Scan the listing below for the word "name" and copy every line that has it.

BEGIN

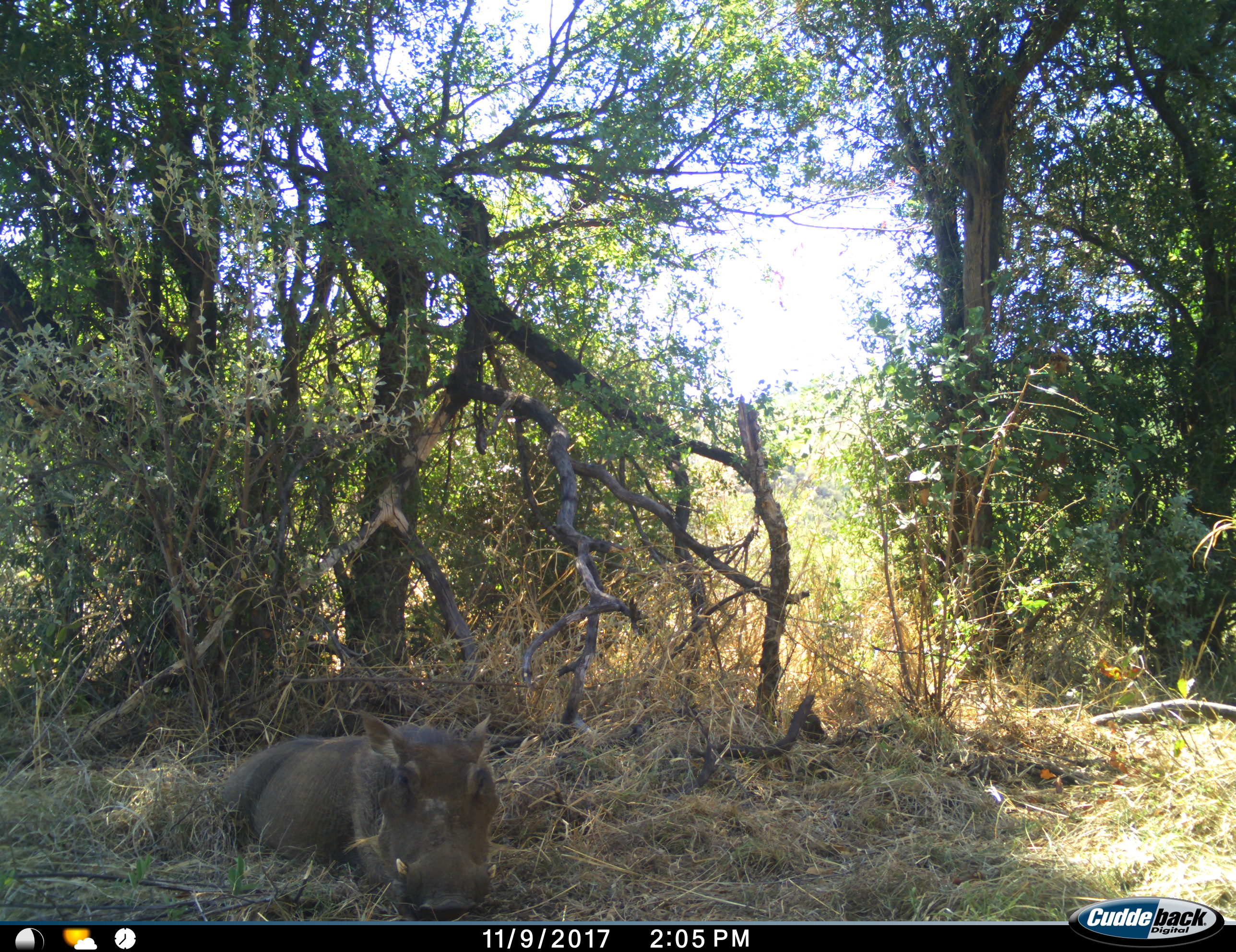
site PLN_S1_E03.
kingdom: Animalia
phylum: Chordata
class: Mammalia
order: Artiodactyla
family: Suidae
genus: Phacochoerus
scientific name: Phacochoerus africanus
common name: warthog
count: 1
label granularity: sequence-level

END
BEGIN

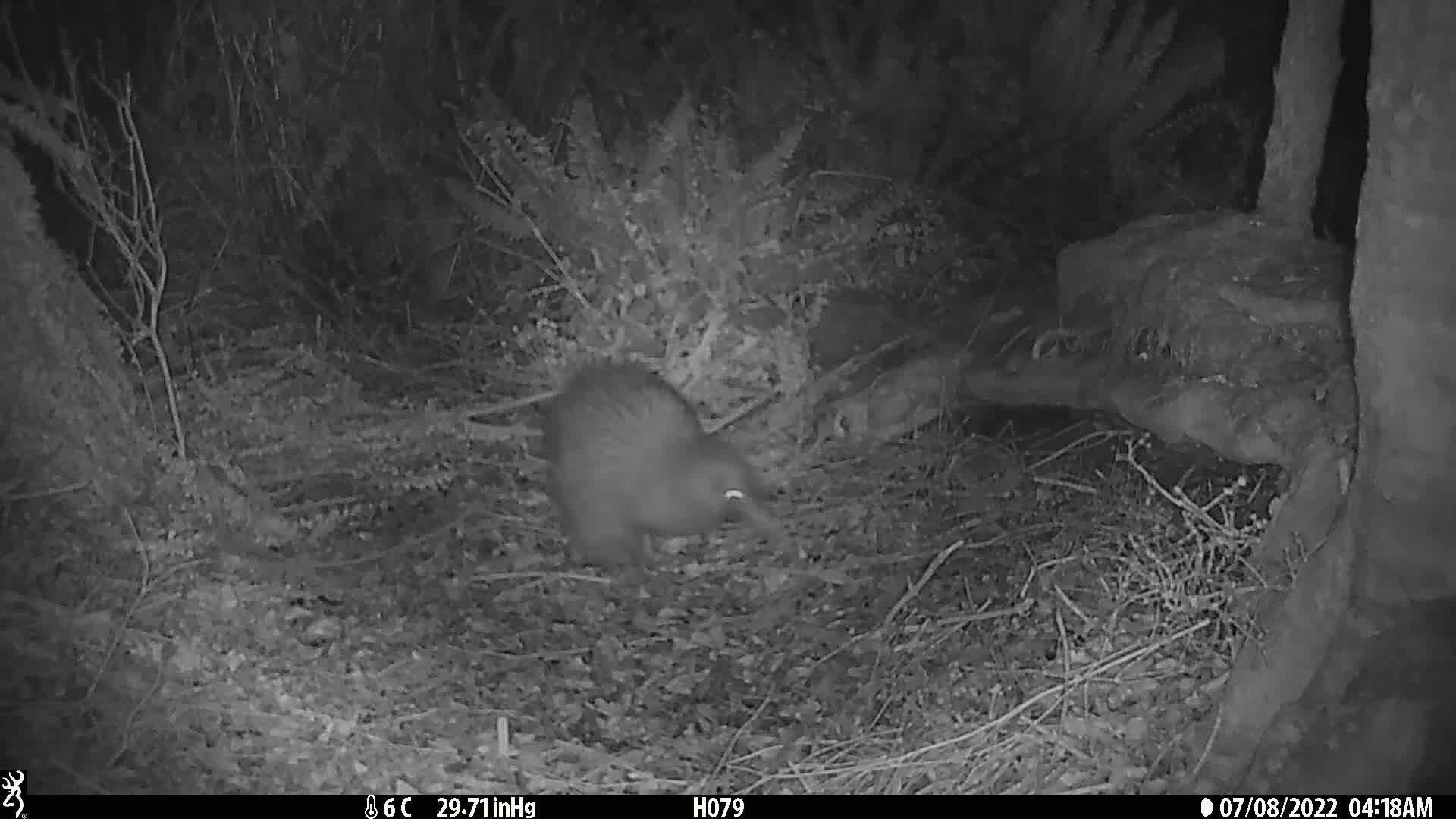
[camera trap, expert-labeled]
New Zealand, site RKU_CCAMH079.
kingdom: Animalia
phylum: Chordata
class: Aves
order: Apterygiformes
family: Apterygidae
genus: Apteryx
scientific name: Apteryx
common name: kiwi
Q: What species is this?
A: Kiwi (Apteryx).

END

▸ **WORKED SOLUTION**
scientific name: Phacochoerus africanus
common name: warthog
scientific name: Apteryx
common name: kiwi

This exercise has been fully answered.